**EXERCISE TASK:**
Extract all of the entries and set them down verbatim.

________________

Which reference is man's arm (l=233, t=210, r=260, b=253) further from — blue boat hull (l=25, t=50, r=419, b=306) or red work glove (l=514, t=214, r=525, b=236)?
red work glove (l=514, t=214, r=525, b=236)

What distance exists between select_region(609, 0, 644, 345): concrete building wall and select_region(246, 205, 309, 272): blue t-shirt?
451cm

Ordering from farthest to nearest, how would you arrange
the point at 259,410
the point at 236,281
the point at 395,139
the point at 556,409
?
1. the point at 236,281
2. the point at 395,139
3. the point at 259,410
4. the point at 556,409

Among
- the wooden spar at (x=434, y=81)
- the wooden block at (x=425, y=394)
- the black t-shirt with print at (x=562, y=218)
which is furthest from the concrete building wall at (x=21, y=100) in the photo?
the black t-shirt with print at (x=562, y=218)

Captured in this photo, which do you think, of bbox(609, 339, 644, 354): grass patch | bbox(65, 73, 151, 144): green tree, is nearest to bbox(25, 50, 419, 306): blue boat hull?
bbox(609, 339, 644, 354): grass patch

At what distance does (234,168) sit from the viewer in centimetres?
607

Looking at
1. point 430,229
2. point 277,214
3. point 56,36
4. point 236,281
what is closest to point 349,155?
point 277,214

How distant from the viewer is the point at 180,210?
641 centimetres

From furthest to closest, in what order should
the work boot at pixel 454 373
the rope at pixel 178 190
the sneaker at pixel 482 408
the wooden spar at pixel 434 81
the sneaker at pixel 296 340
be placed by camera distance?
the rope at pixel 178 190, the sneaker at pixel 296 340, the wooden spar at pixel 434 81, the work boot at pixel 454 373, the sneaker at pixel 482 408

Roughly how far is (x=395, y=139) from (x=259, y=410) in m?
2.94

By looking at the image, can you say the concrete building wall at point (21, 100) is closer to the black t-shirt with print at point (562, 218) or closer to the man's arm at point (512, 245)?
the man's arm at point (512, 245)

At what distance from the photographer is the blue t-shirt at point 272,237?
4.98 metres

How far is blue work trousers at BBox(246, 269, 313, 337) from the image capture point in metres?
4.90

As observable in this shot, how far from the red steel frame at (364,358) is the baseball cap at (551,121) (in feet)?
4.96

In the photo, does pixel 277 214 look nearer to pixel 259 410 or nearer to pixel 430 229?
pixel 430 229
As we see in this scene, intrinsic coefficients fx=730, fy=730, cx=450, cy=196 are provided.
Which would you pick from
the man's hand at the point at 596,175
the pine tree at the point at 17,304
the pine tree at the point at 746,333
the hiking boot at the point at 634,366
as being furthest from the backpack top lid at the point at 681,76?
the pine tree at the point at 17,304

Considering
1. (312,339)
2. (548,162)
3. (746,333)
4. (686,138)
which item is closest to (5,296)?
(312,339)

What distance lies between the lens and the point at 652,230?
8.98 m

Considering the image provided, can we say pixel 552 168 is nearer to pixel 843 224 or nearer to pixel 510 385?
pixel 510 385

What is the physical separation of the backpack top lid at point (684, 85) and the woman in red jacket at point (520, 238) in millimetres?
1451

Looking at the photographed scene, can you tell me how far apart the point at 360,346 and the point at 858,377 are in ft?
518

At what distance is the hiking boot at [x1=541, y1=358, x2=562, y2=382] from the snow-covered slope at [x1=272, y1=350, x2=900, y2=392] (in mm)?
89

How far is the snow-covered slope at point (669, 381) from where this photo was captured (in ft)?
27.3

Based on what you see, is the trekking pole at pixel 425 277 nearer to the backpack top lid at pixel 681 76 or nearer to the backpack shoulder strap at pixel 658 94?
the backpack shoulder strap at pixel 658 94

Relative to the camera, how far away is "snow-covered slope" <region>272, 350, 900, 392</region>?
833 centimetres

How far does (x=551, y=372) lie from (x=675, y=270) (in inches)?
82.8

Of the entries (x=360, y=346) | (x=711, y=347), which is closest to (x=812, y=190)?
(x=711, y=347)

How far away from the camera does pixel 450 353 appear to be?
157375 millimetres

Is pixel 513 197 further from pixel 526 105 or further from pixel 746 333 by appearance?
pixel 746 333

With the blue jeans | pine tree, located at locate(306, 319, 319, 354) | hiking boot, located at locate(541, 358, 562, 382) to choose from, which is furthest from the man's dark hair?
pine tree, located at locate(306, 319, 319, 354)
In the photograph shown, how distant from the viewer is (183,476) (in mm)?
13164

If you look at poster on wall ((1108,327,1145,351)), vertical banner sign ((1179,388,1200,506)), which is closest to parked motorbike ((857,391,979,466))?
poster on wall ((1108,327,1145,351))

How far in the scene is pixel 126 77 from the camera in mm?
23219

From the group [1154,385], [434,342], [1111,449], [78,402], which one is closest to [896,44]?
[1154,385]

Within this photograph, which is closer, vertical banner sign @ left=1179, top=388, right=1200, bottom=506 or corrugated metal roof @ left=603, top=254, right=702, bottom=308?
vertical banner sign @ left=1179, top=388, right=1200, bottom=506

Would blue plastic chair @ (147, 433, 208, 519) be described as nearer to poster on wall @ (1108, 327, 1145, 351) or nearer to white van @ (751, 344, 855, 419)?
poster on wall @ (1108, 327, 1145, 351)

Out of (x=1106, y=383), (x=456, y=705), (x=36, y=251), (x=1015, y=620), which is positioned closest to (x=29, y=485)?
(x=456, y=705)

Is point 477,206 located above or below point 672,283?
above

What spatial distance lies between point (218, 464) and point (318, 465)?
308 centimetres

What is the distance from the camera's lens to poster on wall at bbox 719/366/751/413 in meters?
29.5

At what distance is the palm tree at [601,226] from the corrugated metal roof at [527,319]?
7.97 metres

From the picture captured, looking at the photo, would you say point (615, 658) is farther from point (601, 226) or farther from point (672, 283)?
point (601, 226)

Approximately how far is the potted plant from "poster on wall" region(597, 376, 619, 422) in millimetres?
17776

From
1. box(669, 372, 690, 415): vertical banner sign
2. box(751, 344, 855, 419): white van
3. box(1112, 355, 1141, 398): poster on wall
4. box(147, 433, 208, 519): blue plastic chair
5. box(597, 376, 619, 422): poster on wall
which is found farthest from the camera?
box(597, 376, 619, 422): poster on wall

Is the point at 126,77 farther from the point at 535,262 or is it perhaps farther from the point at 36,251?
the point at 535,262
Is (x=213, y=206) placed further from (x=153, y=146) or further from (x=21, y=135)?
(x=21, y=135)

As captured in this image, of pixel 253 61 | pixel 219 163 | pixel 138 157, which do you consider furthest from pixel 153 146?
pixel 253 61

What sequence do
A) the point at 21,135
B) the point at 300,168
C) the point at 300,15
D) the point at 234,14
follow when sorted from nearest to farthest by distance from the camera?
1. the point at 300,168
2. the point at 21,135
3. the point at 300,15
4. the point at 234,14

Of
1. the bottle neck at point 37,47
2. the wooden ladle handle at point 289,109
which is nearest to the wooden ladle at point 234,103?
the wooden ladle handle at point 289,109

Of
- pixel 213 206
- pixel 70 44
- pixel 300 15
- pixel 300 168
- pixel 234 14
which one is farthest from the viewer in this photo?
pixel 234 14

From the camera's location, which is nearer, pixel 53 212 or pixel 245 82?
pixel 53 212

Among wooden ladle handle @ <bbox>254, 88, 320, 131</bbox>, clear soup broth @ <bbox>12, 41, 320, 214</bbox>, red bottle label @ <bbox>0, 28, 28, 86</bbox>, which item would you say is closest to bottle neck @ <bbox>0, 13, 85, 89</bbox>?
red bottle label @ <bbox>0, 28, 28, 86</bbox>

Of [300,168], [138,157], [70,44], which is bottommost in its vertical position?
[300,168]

________________

**THE COMPLETED TASK:**
Which reference is man's arm (l=233, t=210, r=260, b=253) further from — blue boat hull (l=25, t=50, r=419, b=306) or red work glove (l=514, t=214, r=525, b=236)?
red work glove (l=514, t=214, r=525, b=236)

What distance exists between select_region(609, 0, 644, 345): concrete building wall and select_region(246, 205, 309, 272): blue t-shirt?
451cm

Ordering from farthest to nearest, how would you arrange
the point at 259,410
the point at 236,281
the point at 395,139
the point at 556,409
?
1. the point at 236,281
2. the point at 395,139
3. the point at 259,410
4. the point at 556,409

Among
- the wooden spar at (x=434, y=81)
- the wooden block at (x=425, y=394)
- the black t-shirt with print at (x=562, y=218)
which is furthest from the concrete building wall at (x=21, y=100) in the photo?
the black t-shirt with print at (x=562, y=218)

Captured in this photo, which do you think, of bbox(609, 339, 644, 354): grass patch | bbox(65, 73, 151, 144): green tree, is nearest to bbox(25, 50, 419, 306): blue boat hull?
bbox(609, 339, 644, 354): grass patch

At what distance does (234,168) sit from the viewer in centimetres?
607

Looking at
1. point 430,229
2. point 277,214
3. point 56,36
4. point 236,281
what is closest to point 349,155?
point 277,214

How distant from the viewer is the point at 180,210?
641 centimetres

From furthest to closest, in what order should
the work boot at pixel 454 373
the rope at pixel 178 190
the sneaker at pixel 482 408
the wooden spar at pixel 434 81
the sneaker at pixel 296 340
be placed by camera distance?
the rope at pixel 178 190, the sneaker at pixel 296 340, the wooden spar at pixel 434 81, the work boot at pixel 454 373, the sneaker at pixel 482 408

Roughly how far is (x=395, y=139) from (x=259, y=410) in m?
2.94

By looking at the image, can you say the concrete building wall at point (21, 100) is closer to the black t-shirt with print at point (562, 218) or closer to the man's arm at point (512, 245)?
the man's arm at point (512, 245)

At what distance from the photographer is the blue t-shirt at point 272,237?
4.98 metres

How far is blue work trousers at BBox(246, 269, 313, 337) from the image capture point in metres?
4.90

As observable in this shot, how far from the red steel frame at (364,358) is the baseball cap at (551,121) (in feet)?
4.96

In the photo, does pixel 277 214 look nearer to pixel 259 410 or nearer to pixel 430 229?
pixel 430 229
As we see in this scene, intrinsic coefficients fx=730, fy=730, cx=450, cy=196 are provided.
Which would you pick from
the man's hand at the point at 596,175
the pine tree at the point at 17,304
the pine tree at the point at 746,333
the hiking boot at the point at 634,366
as being furthest from the backpack top lid at the point at 681,76?
the pine tree at the point at 17,304

Considering
1. (312,339)
2. (548,162)
3. (746,333)
4. (686,138)
which item is closest to (5,296)?
(312,339)

What distance lies between the lens and the point at 652,230?
8.98 m

Considering the image provided, can we say pixel 552 168 is nearer to pixel 843 224 or nearer to pixel 510 385?
pixel 510 385

What is the physical separation of the backpack top lid at point (684, 85) and the woman in red jacket at point (520, 238) in millimetres?
1451

Looking at the photographed scene, can you tell me how far apart the point at 360,346 and the point at 858,377 are in ft?
518

At what distance is the hiking boot at [x1=541, y1=358, x2=562, y2=382] from the snow-covered slope at [x1=272, y1=350, x2=900, y2=392] (in mm)?
89

How far is the snow-covered slope at point (669, 381) from where this photo was captured (in ft)?
27.3

Based on what you see, is the trekking pole at pixel 425 277 nearer to the backpack top lid at pixel 681 76 or nearer to the backpack shoulder strap at pixel 658 94?
the backpack shoulder strap at pixel 658 94

Relative to the camera, how far away is "snow-covered slope" <region>272, 350, 900, 392</region>?
833 centimetres

How far does (x=551, y=372) lie from (x=675, y=270) (in inches)?
82.8

Of the entries (x=360, y=346) | (x=711, y=347), which is closest to (x=812, y=190)?
(x=711, y=347)

How far away from the camera does pixel 450 353 appear to be?
157375 millimetres

Is pixel 513 197 further from pixel 526 105 or further from pixel 746 333 by appearance?
pixel 746 333

With the blue jeans | pine tree, located at locate(306, 319, 319, 354) | hiking boot, located at locate(541, 358, 562, 382) to choose from, which is furthest from the man's dark hair?
pine tree, located at locate(306, 319, 319, 354)
In the photograph shown, how distant from the viewer is (183,476) (in mm)?
13164

If you look at poster on wall ((1108,327,1145,351)), vertical banner sign ((1179,388,1200,506)), which is closest to parked motorbike ((857,391,979,466))?
poster on wall ((1108,327,1145,351))

How far in the scene is pixel 126 77 from the camera in mm?
23219

From the group [1154,385], [434,342], [1111,449], [78,402], which one is closest to [896,44]?
[1154,385]

Within this photograph, which is closer, vertical banner sign @ left=1179, top=388, right=1200, bottom=506 or corrugated metal roof @ left=603, top=254, right=702, bottom=308?
vertical banner sign @ left=1179, top=388, right=1200, bottom=506

Would blue plastic chair @ (147, 433, 208, 519) be described as nearer to poster on wall @ (1108, 327, 1145, 351) or nearer to white van @ (751, 344, 855, 419)?
poster on wall @ (1108, 327, 1145, 351)

Out of (x=1106, y=383), (x=456, y=705), (x=36, y=251), (x=1015, y=620), which is positioned closest to (x=29, y=485)?
(x=456, y=705)

Is point 477,206 located above or below point 672,283?
above

What spatial distance lies between point (218, 464) and point (318, 465)?
308 centimetres

What is the distance from the camera's lens to poster on wall at bbox 719/366/751/413 in meters?
29.5

At what distance is the palm tree at [601,226] from the corrugated metal roof at [527,319]?
7.97 metres

From the picture captured, looking at the photo, would you say point (615, 658) is farther from point (601, 226) or farther from point (672, 283)?
point (601, 226)

Approximately how far is the potted plant from "poster on wall" region(597, 376, 619, 422) in millimetres?
17776

From
1. box(669, 372, 690, 415): vertical banner sign
2. box(751, 344, 855, 419): white van
3. box(1112, 355, 1141, 398): poster on wall
4. box(147, 433, 208, 519): blue plastic chair
5. box(597, 376, 619, 422): poster on wall
which is found farthest from the camera?
box(597, 376, 619, 422): poster on wall

Is the point at 126,77 farther from the point at 535,262 or is it perhaps farther from the point at 36,251?
the point at 535,262
Is (x=213, y=206) placed further from (x=153, y=146) or further from (x=21, y=135)?
(x=21, y=135)

As captured in this image, of pixel 253 61 | pixel 219 163 | pixel 138 157, which do you consider furthest from pixel 153 146?
pixel 253 61

What sequence do
A) the point at 21,135
B) the point at 300,168
C) the point at 300,15
D) the point at 234,14
follow when sorted from nearest to farthest by distance from the camera?
1. the point at 300,168
2. the point at 21,135
3. the point at 300,15
4. the point at 234,14

Of
1. the bottle neck at point 37,47
2. the wooden ladle handle at point 289,109
which is nearest to the wooden ladle at point 234,103?
the wooden ladle handle at point 289,109

Of
- pixel 213 206
- pixel 70 44
- pixel 300 15
- pixel 300 168
- pixel 234 14
which one is farthest from the viewer in this photo?
pixel 234 14

From the camera's location, which is nearer, pixel 53 212 or pixel 245 82?
pixel 53 212

Among wooden ladle handle @ <bbox>254, 88, 320, 131</bbox>, clear soup broth @ <bbox>12, 41, 320, 214</bbox>, red bottle label @ <bbox>0, 28, 28, 86</bbox>, which item would you say is closest to bottle neck @ <bbox>0, 13, 85, 89</bbox>?
red bottle label @ <bbox>0, 28, 28, 86</bbox>

Of [300,168], [138,157], [70,44], which is bottommost in its vertical position?
[300,168]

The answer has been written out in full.